The presence of large quantities of slag in the Bronze Age city is unusual, as one would not expect copper smelting to take place in a densely populated area. However, the analyses confirm that these slag fragments result from copper smelting, using an ore rich in chalcopyrite. Most of the slag is fayalite (long mid-grey needles), with magnetite crystals (light grey) forming from the iron content of the chalcopyrite. Small droplets of either copper sulfide, known as matte, or copper metal are present in all samples. This is a very typical feature of prehistoric copper smelting slags, worldwide.
Some of the slag pieces preserve the detail of the chemical reaction taking place in the furnaces.

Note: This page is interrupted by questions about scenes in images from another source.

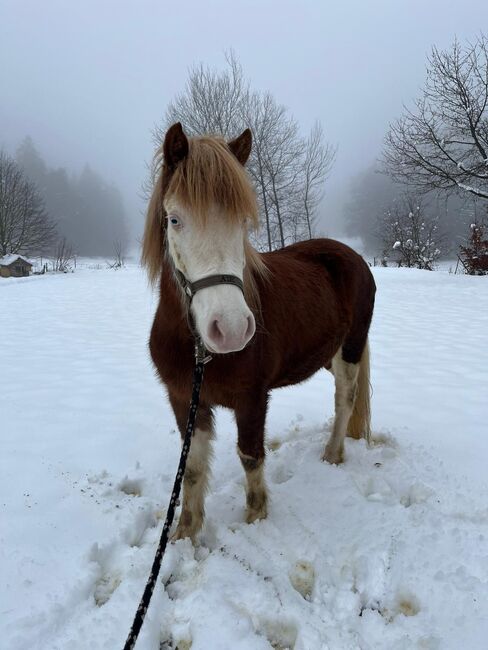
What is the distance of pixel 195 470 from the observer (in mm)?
1981

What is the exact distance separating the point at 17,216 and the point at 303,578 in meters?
36.2

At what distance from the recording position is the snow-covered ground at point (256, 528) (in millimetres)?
1376

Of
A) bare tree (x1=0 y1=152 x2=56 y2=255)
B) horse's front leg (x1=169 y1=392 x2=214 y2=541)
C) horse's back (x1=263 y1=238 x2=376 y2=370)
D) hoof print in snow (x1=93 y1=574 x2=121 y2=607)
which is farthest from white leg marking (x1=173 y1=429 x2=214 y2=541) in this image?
bare tree (x1=0 y1=152 x2=56 y2=255)

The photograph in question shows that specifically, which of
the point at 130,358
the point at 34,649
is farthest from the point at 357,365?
the point at 130,358

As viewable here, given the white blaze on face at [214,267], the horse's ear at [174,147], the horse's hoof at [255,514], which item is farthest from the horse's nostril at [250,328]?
the horse's hoof at [255,514]

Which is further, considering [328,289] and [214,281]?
[328,289]

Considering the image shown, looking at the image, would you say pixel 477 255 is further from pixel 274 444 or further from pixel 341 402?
pixel 274 444

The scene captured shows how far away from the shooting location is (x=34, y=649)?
1258 millimetres

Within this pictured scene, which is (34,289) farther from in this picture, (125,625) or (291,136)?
(291,136)

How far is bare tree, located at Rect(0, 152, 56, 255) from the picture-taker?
29.3 metres

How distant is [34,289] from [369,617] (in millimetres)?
13361

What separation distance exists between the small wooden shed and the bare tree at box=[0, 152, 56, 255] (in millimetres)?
3748

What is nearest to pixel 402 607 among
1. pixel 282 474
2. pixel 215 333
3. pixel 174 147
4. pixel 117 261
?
pixel 282 474

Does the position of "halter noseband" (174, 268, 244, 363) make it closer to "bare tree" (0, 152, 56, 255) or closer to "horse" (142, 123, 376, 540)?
"horse" (142, 123, 376, 540)
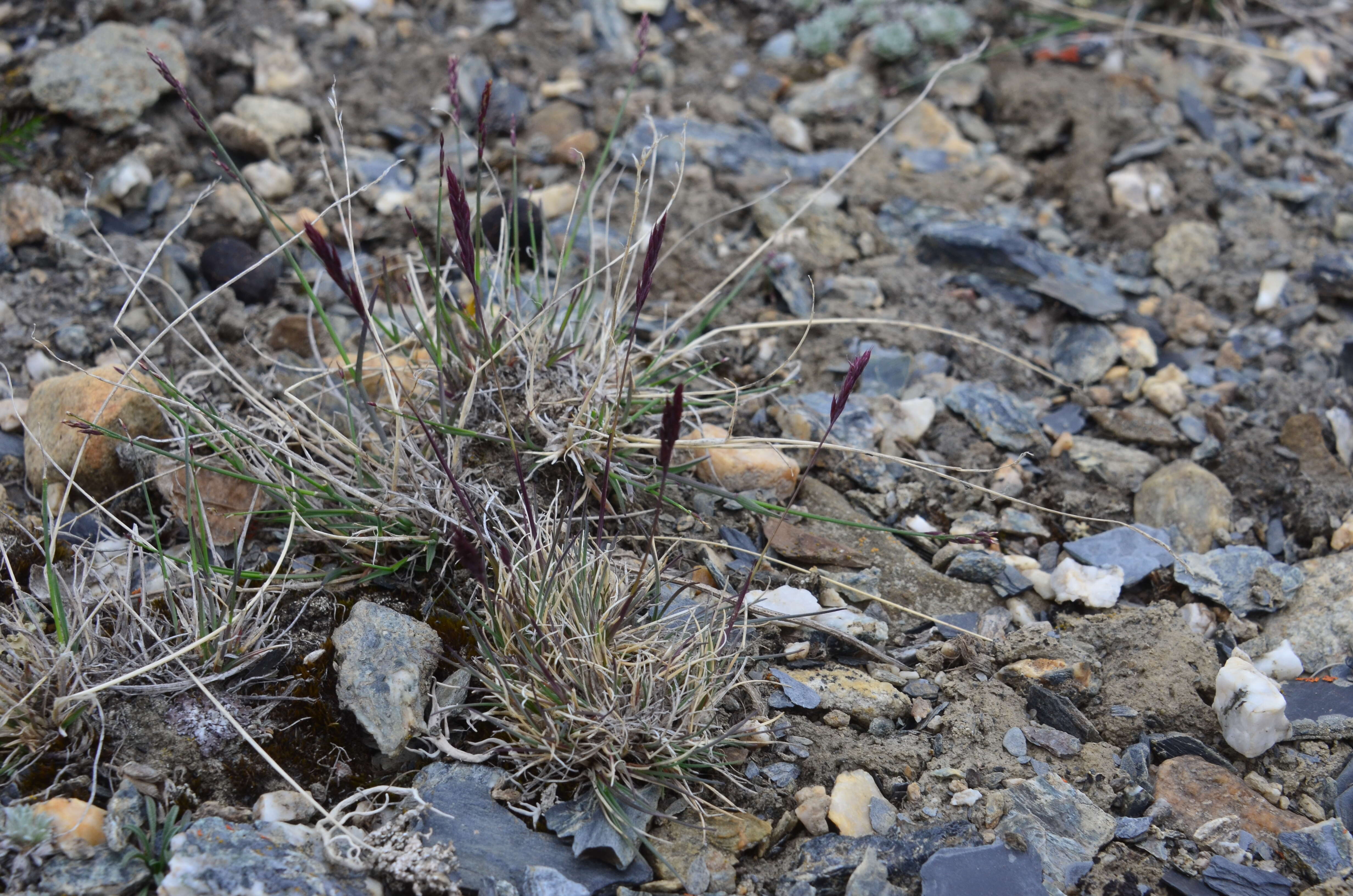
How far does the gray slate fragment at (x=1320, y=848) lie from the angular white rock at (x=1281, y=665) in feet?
A: 1.49

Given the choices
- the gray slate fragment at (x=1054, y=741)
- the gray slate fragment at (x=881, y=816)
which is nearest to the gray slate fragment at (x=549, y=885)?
the gray slate fragment at (x=881, y=816)

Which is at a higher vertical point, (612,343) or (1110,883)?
(612,343)

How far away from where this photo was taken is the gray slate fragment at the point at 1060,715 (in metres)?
1.96

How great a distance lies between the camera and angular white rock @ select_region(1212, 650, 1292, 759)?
1887 millimetres

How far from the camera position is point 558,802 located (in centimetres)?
176

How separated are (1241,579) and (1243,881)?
940 mm

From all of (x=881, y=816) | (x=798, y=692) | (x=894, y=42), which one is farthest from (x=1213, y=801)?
(x=894, y=42)

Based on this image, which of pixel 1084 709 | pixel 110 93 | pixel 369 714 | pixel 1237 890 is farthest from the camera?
pixel 110 93

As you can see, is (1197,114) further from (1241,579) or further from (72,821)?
(72,821)

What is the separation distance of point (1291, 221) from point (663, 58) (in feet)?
8.66

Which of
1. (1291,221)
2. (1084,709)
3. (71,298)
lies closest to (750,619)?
(1084,709)

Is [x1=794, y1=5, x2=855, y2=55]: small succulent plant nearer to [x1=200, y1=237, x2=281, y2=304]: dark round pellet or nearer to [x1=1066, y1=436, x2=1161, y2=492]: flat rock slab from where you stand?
[x1=1066, y1=436, x2=1161, y2=492]: flat rock slab

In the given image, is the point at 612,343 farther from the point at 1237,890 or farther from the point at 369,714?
the point at 1237,890

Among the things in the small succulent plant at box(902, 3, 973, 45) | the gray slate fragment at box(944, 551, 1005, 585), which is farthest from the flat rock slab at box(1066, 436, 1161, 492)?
the small succulent plant at box(902, 3, 973, 45)
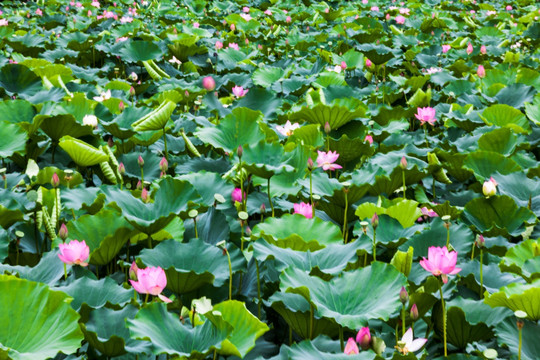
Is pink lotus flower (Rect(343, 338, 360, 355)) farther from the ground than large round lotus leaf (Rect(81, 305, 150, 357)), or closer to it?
farther from the ground

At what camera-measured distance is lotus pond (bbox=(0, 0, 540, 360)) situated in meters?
1.20

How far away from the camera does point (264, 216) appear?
1.93 metres

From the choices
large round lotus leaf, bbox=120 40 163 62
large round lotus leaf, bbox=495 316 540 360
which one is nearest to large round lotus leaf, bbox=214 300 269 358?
large round lotus leaf, bbox=495 316 540 360

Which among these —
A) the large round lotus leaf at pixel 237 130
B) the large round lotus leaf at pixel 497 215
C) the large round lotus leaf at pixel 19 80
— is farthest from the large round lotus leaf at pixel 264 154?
the large round lotus leaf at pixel 19 80

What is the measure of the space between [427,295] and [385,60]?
2.46 m

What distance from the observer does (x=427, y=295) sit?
1.28 metres

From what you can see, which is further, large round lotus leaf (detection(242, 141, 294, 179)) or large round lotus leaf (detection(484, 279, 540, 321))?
large round lotus leaf (detection(242, 141, 294, 179))

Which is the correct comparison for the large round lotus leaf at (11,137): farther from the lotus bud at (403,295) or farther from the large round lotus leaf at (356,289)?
the lotus bud at (403,295)

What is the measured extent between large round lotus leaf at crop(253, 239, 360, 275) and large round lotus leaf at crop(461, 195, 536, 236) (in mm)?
538

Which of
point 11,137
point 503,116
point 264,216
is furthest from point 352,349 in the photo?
point 503,116

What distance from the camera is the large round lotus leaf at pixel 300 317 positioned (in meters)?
1.25

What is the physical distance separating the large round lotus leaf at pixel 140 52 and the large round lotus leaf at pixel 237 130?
162cm

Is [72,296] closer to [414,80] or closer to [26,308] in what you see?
Result: [26,308]

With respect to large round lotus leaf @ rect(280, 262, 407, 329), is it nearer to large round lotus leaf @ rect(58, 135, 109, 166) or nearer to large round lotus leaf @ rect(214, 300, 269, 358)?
large round lotus leaf @ rect(214, 300, 269, 358)
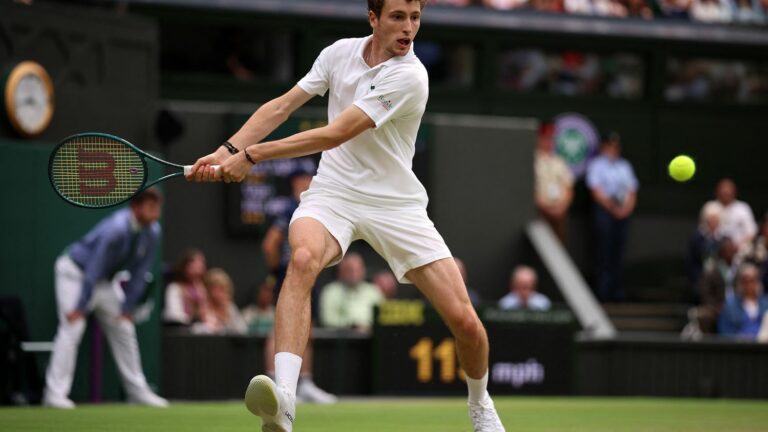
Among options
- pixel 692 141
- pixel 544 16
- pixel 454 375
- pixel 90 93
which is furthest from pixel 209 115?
pixel 692 141

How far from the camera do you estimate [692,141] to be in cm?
2245

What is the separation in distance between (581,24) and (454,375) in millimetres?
7502

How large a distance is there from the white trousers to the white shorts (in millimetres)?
5292

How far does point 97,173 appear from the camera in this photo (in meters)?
7.60

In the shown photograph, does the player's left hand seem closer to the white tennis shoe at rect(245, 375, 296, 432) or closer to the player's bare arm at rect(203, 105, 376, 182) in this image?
the player's bare arm at rect(203, 105, 376, 182)

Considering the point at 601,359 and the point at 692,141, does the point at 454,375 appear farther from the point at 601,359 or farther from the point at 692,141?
the point at 692,141

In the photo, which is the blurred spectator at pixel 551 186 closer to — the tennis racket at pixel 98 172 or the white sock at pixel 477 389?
the white sock at pixel 477 389

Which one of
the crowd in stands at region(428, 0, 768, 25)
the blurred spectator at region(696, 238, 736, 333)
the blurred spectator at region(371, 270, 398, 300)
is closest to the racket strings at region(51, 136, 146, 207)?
the blurred spectator at region(371, 270, 398, 300)

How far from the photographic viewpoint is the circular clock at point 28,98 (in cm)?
1284

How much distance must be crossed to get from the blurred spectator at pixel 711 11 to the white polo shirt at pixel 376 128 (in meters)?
15.2

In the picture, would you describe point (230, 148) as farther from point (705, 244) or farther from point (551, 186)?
point (551, 186)

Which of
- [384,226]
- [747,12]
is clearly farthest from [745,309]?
[384,226]

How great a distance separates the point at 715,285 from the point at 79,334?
7500 millimetres

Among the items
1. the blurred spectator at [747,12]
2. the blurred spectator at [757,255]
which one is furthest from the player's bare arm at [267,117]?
the blurred spectator at [747,12]
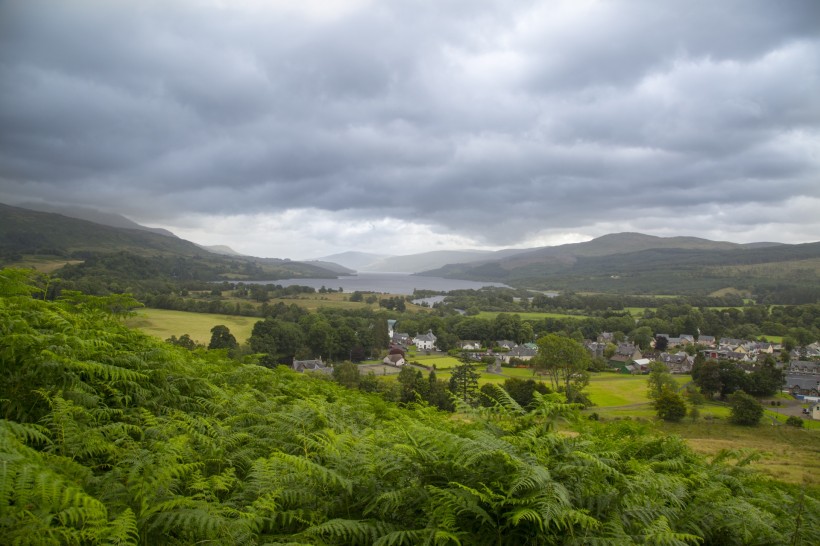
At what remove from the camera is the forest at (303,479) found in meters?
3.15

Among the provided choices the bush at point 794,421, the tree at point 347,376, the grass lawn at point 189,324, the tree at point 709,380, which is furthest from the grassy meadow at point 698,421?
the tree at point 347,376

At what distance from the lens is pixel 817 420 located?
100 feet

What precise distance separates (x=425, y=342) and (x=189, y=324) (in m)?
35.7

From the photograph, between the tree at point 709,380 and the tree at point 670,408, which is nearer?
the tree at point 670,408

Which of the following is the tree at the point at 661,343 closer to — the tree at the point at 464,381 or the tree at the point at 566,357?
the tree at the point at 566,357

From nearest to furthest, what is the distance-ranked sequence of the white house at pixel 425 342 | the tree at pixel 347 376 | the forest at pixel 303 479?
the forest at pixel 303 479 < the tree at pixel 347 376 < the white house at pixel 425 342

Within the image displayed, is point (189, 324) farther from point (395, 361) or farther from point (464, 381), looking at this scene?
point (464, 381)

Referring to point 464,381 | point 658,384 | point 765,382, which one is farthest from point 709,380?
point 464,381

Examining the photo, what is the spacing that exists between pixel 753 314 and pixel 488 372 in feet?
242

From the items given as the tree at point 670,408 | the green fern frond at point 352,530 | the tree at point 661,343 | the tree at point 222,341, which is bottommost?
the tree at point 661,343

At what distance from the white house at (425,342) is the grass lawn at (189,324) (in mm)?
26841

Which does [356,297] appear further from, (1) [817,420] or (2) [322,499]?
(2) [322,499]

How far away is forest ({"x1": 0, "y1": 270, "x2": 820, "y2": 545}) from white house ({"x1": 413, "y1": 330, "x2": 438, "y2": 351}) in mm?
60922

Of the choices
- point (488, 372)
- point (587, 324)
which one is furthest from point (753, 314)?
point (488, 372)
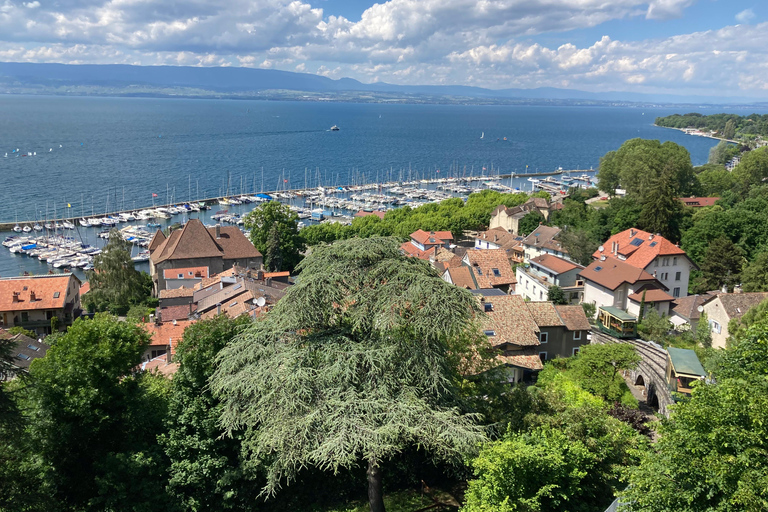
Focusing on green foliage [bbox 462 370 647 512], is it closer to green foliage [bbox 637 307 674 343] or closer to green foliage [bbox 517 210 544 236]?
green foliage [bbox 637 307 674 343]

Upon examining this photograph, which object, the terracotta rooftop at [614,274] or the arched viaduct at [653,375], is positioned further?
the terracotta rooftop at [614,274]

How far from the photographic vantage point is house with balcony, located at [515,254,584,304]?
41.3 metres

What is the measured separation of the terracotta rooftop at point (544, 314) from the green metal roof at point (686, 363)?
5.37m

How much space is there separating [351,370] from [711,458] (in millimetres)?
8084

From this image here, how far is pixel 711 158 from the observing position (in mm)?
108062

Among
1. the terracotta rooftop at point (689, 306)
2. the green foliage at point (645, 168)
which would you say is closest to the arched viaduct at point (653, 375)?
the terracotta rooftop at point (689, 306)

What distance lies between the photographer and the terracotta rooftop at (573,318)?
1137 inches

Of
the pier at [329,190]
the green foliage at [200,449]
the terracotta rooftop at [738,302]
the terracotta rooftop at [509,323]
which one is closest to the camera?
the green foliage at [200,449]

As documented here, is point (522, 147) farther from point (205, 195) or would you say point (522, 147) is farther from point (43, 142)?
point (43, 142)

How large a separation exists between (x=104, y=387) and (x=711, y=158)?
119 metres

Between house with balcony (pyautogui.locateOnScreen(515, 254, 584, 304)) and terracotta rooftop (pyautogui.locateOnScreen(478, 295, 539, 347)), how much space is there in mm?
12989

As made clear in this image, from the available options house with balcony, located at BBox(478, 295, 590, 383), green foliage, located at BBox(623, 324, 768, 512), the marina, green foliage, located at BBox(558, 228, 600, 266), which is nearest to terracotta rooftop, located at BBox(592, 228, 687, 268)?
green foliage, located at BBox(558, 228, 600, 266)

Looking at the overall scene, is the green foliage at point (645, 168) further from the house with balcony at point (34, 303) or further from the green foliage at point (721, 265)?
the house with balcony at point (34, 303)

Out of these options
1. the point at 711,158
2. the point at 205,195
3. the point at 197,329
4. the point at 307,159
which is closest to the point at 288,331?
the point at 197,329
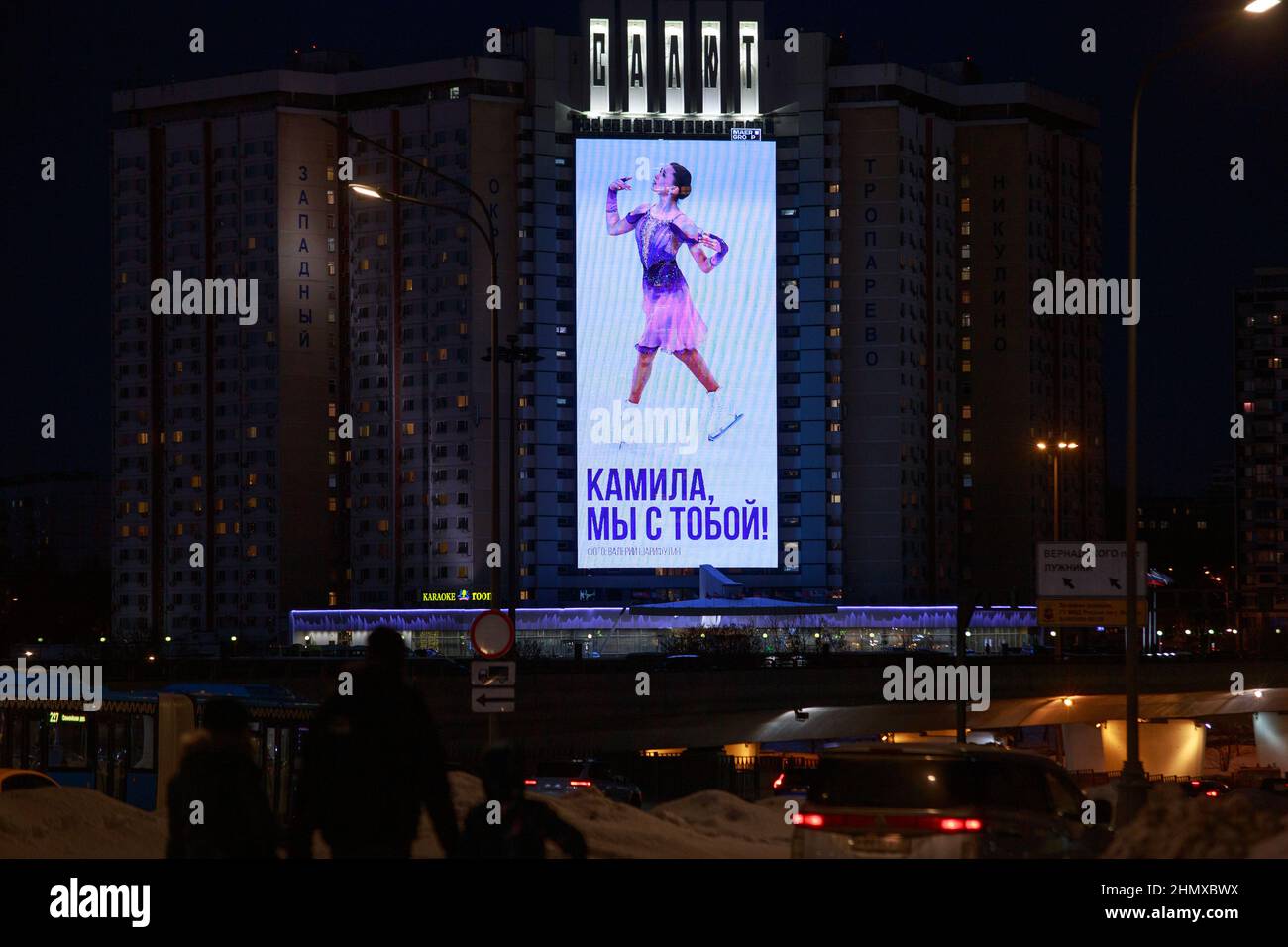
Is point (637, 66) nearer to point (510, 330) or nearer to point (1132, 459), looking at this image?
point (510, 330)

The picture below shows the reduction of chalcopyrite (CuFeS2) to copper-rich matte and iron oxide. Here, the yellow chalcopyrite can change into a more brown bornite (Cu5FeS4) and magnetite (Fe3O4) in a characteristic eutectic form, as more or less elongated round dark grey particles. If this piece of slag had stayed in the furnace a little longer, then all of the iron and sulfur from the ore would have been oxidized, leaving behind only pure copper and a slag rich in iron oxide.
The crucible fragments and tuyères demonstrate that the metal workers at Hala Sultan Tekke were also processing bronze, the copper-tin alloy. Ongoing research aims to link the two technologies. One possibility is that the copper smelted on site was alloyed with tin to make bronze. This could explain why there is copper smelting slag in the settlement, when during the Late Bronze Age most copper smelting took place at dedicated smelting sites in the mountains, near the sources of ore and fuel.
The tuyères work together with crucibles to blow sufficient air into the charcoal in the crucibles to melt the copper or bronze, which can then be cast into moulds to make various objects. The crucibles fuse on their inside under the intense heat, with the normally red ceramic body turning into a black layer where it gets in contact with charcoal and molten metal.